You can’t really mean that? You would have:
- Car dealers get permission from new car buyers to resell their trade at a higher price before closing the deal?
- Anyone who buys a stock or commodity having to get the approval of the stock seller before reselling the asset at a higher price?
- Fruit wholesalers required to obtain the permission from the farmer to resell their crop to a grocery store at higher price?
- Importers getting permission from China before Wal-Mart could sell a t-shirt?
No. You can’t possibly mean that!
You had it right in your October Bulletin when you recognized the legitimacy of these transactions. In addition, the FBI makes it very clear what current law considers mortgage fraud involving a short sale:
In a typical short sale scheme, the perpetrator uses a straw buyer to purchase a home for the purpose of defaulting on the mortgage. The mortgage is secured with fraudulent documentation and information regarding the straw buyer. Payments are not made on the property loan causing the mortgage to default. Prior to the foreclosure sale, the perpetrator offers to purchase the property from the lender in a short-sale agreement. The lender agrees without knowing that the short sale was premeditated.
Mortgage Fraud Report “Year in Review”, Federal Bureau of Investigation (2008). Yes, now that’s mortgage fraud!

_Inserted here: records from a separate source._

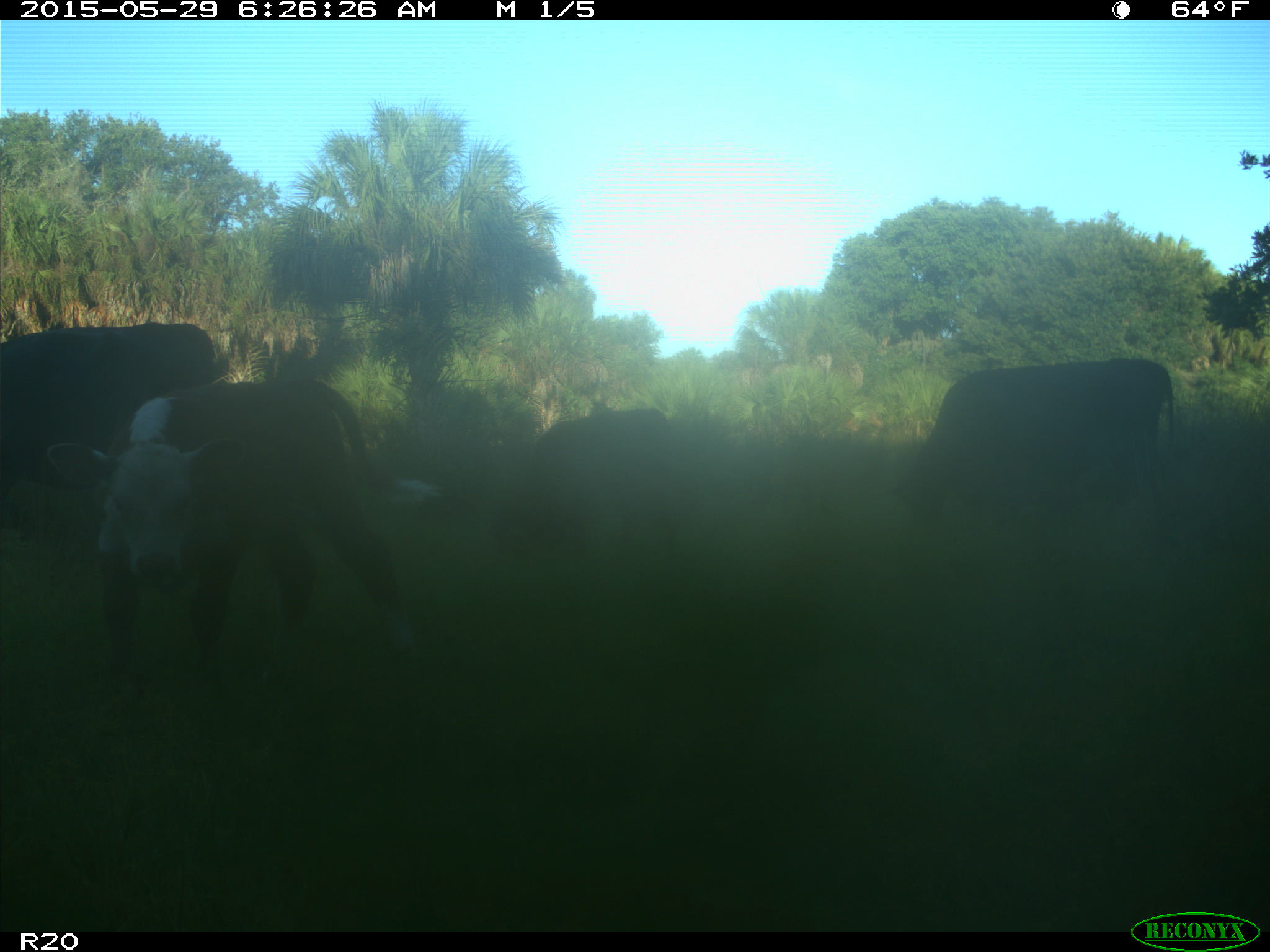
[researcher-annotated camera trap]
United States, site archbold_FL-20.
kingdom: Animalia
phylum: Chordata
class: Mammalia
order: Artiodactyla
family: Bovidae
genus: Bos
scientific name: Bos taurus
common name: domestic cow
Bos taurus (domestic cow).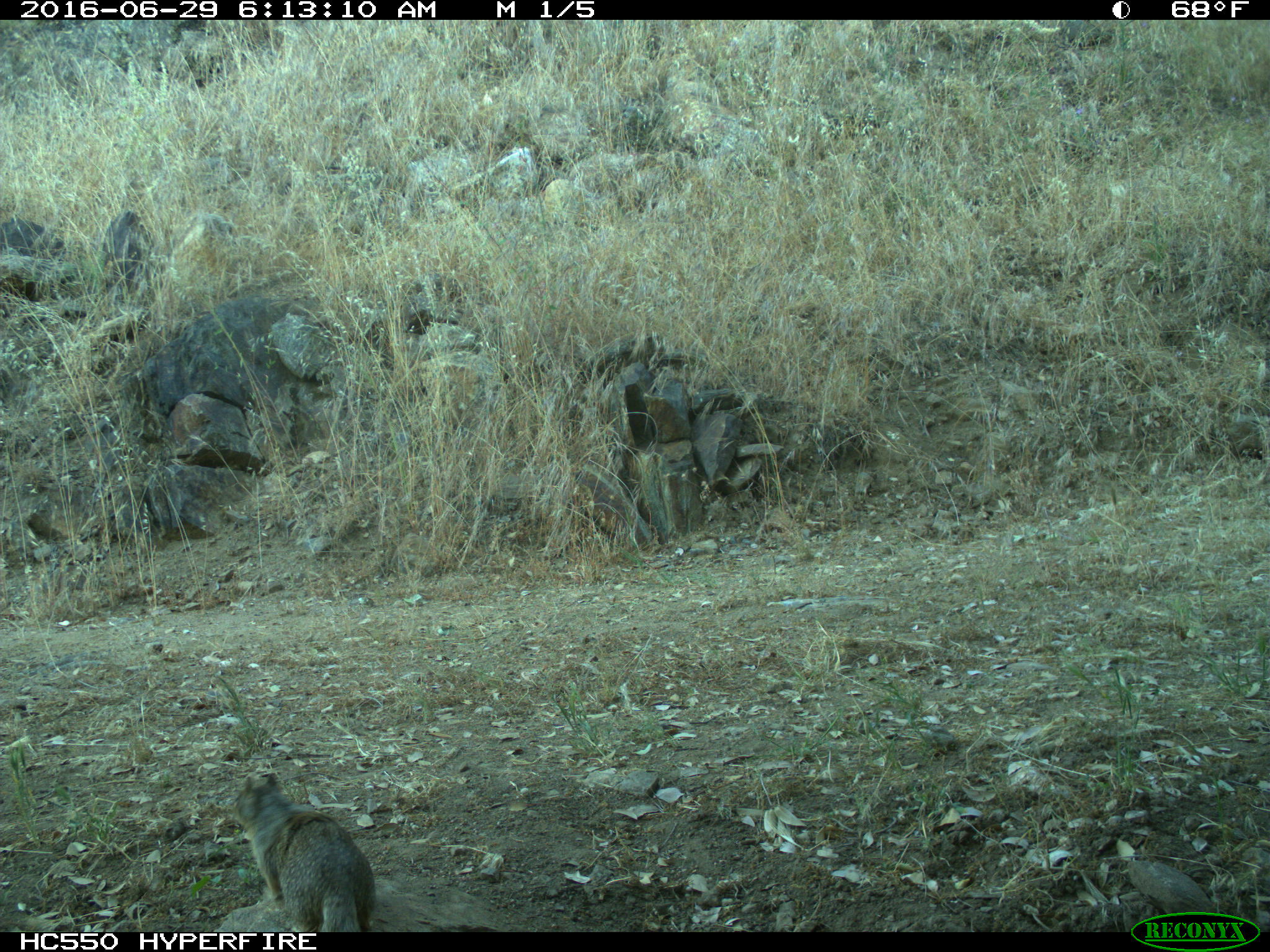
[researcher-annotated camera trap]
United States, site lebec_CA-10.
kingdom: Animalia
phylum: Chordata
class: Mammalia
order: Rodentia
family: Sciuridae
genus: Otospermophilus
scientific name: Otospermophilus beecheyi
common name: california ground squirrel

Yet the policy suggested in your article goes well beyond this clear example to potentially include any resell of a property where a buyer does not go above and beyond to reveal the subsequent resale of a property at a higher price.

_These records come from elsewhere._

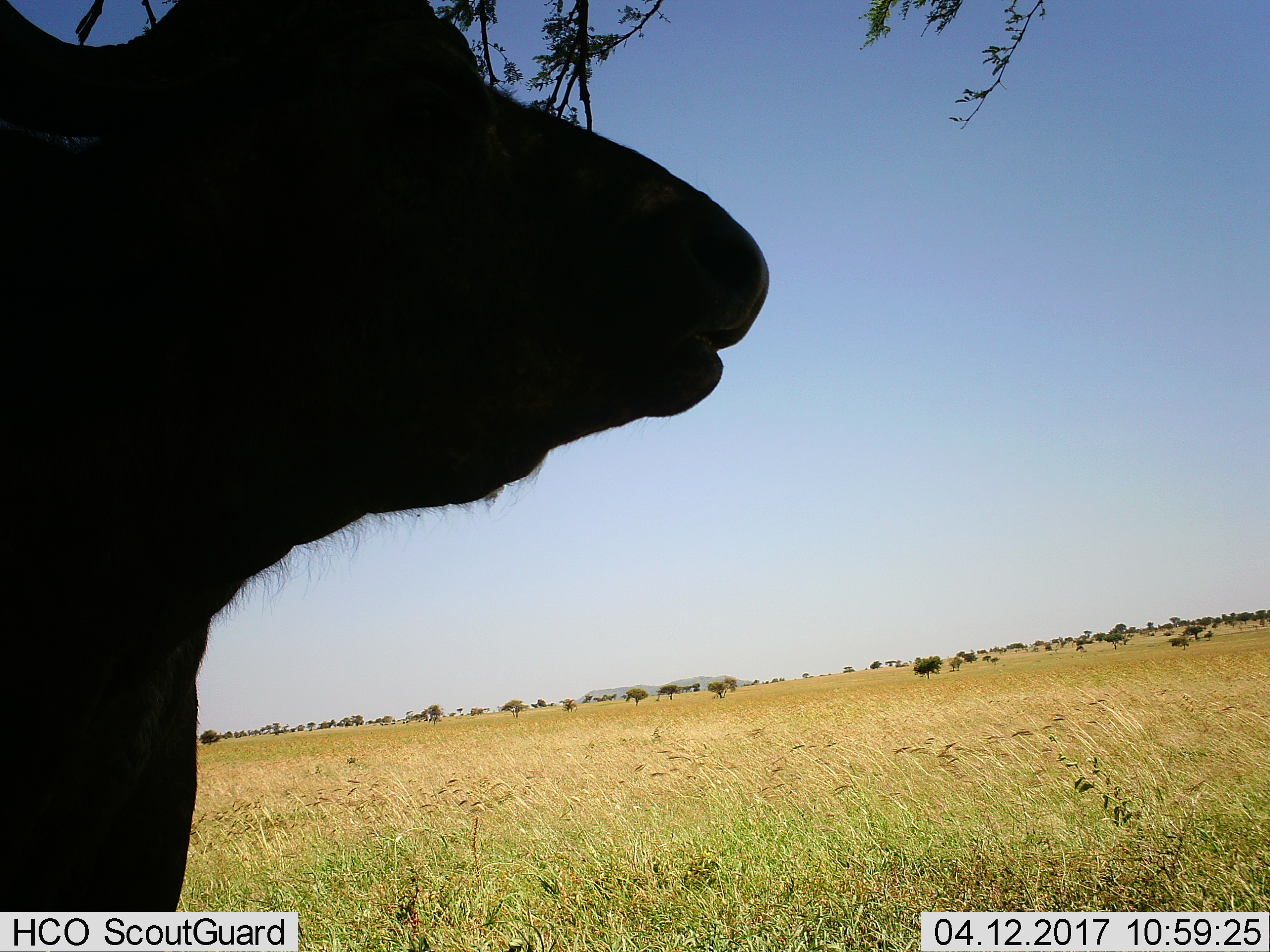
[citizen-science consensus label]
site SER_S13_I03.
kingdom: Animalia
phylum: Chordata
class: Mammalia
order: Artiodactyla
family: Bovidae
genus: Syncerus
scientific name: Syncerus caffer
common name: african buffalo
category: buffalo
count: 1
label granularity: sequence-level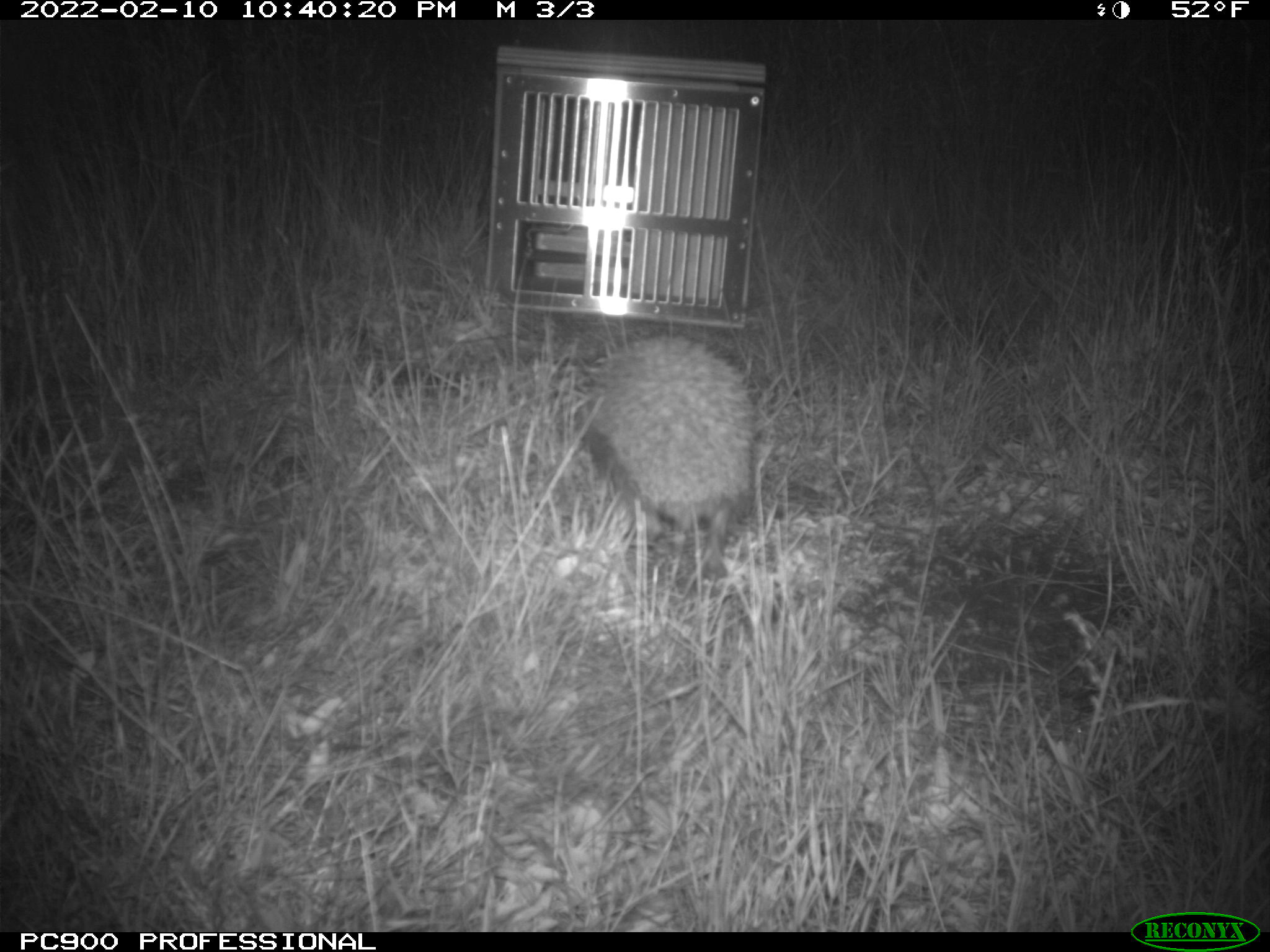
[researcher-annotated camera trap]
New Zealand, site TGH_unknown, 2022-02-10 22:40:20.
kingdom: Animalia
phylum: Chordata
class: Mammalia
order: Eulipotyphla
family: Erinaceidae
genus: Erinaceus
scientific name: Erinaceus europaeus europaeus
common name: european hedgehog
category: hedgehog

I believe in my heart of hearts that the work that I do together with thousands of hard working, honest, proud American entrepreneurs creates win-win-win transactions that add value to the U.S. economy, the housing market, sellers, and Freddie Mac while supporting the Administration’s objective of promoting short sales and reducing foreclosures. I offer these thoughts to further these mutual objectives.
Together with other real estate investors, educators, and entrepreneurs, I would be eager to contribute to a dialogue to help distinguish truly fraudulent actions from what is good honest entrepreneurial work essential to the Administration’s objectives of healing our troubled housing market.
Very truly yours,
Ben Pargman

2 Comments
Do you think that this is going to be one of the things where someone has to brave the waters until the banks/Freddie Mac get upset and then sue? Where we have to let the courts figure it out?

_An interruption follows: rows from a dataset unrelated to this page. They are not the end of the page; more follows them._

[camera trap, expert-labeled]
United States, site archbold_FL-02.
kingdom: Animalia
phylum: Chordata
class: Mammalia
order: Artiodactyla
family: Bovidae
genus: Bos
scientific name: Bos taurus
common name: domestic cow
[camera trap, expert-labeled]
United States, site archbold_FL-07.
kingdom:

To some degree, yes. In my opinion, Freddie’s website post is flat out wrong – and bad public policy…but you’re right – the only way to know for sure is for a judge to agree or disagree. Meanwhile, there are some very clear lines and those of us doing the essential work of helping clean up the housing mess just have to make sure that we stay way clear on the safe side of those lines. It means that some deals that we could have done we will not do now and because we will stay away from some deals to be safe, more houses will go to foreclosure, property values will drop, and more people will suffer the impact of foreclosure, but if that’s the direction that Freddie and others of influence want to push things, then we have to recognize that and play by the rules – there is no other way but to play it safe.